• [SUPPLIED DATA]:
----

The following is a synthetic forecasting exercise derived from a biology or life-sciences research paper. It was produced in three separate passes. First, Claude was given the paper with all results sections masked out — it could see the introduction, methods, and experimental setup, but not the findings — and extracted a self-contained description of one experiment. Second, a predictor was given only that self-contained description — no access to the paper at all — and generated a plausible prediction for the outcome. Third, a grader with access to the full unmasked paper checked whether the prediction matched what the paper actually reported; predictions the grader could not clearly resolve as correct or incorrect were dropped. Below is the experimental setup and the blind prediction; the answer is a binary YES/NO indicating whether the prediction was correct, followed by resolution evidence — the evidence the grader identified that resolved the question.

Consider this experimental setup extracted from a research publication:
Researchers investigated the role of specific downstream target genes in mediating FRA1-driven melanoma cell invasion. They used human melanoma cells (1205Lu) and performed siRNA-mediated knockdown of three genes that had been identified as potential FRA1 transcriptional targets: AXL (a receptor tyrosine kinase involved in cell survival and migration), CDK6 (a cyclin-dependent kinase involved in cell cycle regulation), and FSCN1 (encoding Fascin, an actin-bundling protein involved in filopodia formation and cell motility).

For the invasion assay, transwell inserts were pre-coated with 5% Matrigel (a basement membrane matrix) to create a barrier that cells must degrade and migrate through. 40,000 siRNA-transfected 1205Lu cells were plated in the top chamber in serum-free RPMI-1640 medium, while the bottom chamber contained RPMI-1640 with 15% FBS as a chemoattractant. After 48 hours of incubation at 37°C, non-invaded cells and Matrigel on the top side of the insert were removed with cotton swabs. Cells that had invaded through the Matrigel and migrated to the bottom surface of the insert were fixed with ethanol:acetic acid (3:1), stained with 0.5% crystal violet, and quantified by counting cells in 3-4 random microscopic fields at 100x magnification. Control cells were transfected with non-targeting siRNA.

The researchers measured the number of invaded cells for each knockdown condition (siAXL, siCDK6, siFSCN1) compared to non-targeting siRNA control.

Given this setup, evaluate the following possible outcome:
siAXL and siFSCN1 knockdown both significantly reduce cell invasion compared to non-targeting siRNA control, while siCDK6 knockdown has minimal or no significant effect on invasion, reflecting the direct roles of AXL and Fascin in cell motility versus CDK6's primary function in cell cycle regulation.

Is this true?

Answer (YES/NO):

----

• [HOW TO COMPLETE THIS TASK]:
Report each line in the preceding entries that holds the string "regulation".

• [PROBLEM SOLUTION]:
Researchers investigated the role of specific downstream target genes in mediating FRA1-driven melanoma cell invasion. They used human melanoma cells (1205Lu) and performed siRNA-mediated knockdown of three genes that had been identified as potential FRA1 transcriptional targets: AXL (a receptor tyrosine kinase involved in cell survival and migration), CDK6 (a cyclin-dependent kinase involved in cell cycle regulation), and FSCN1 (encoding Fascin, an actin-bundling protein involved in filopodia formation and cell motility).
siAXL and siFSCN1 knockdown both significantly reduce cell invasion compared to non-targeting siRNA control, while siCDK6 knockdown has minimal or no significant effect on invasion, reflecting the direct roles of AXL and Fascin in cell motility versus CDK6's primary function in cell cycle regulation.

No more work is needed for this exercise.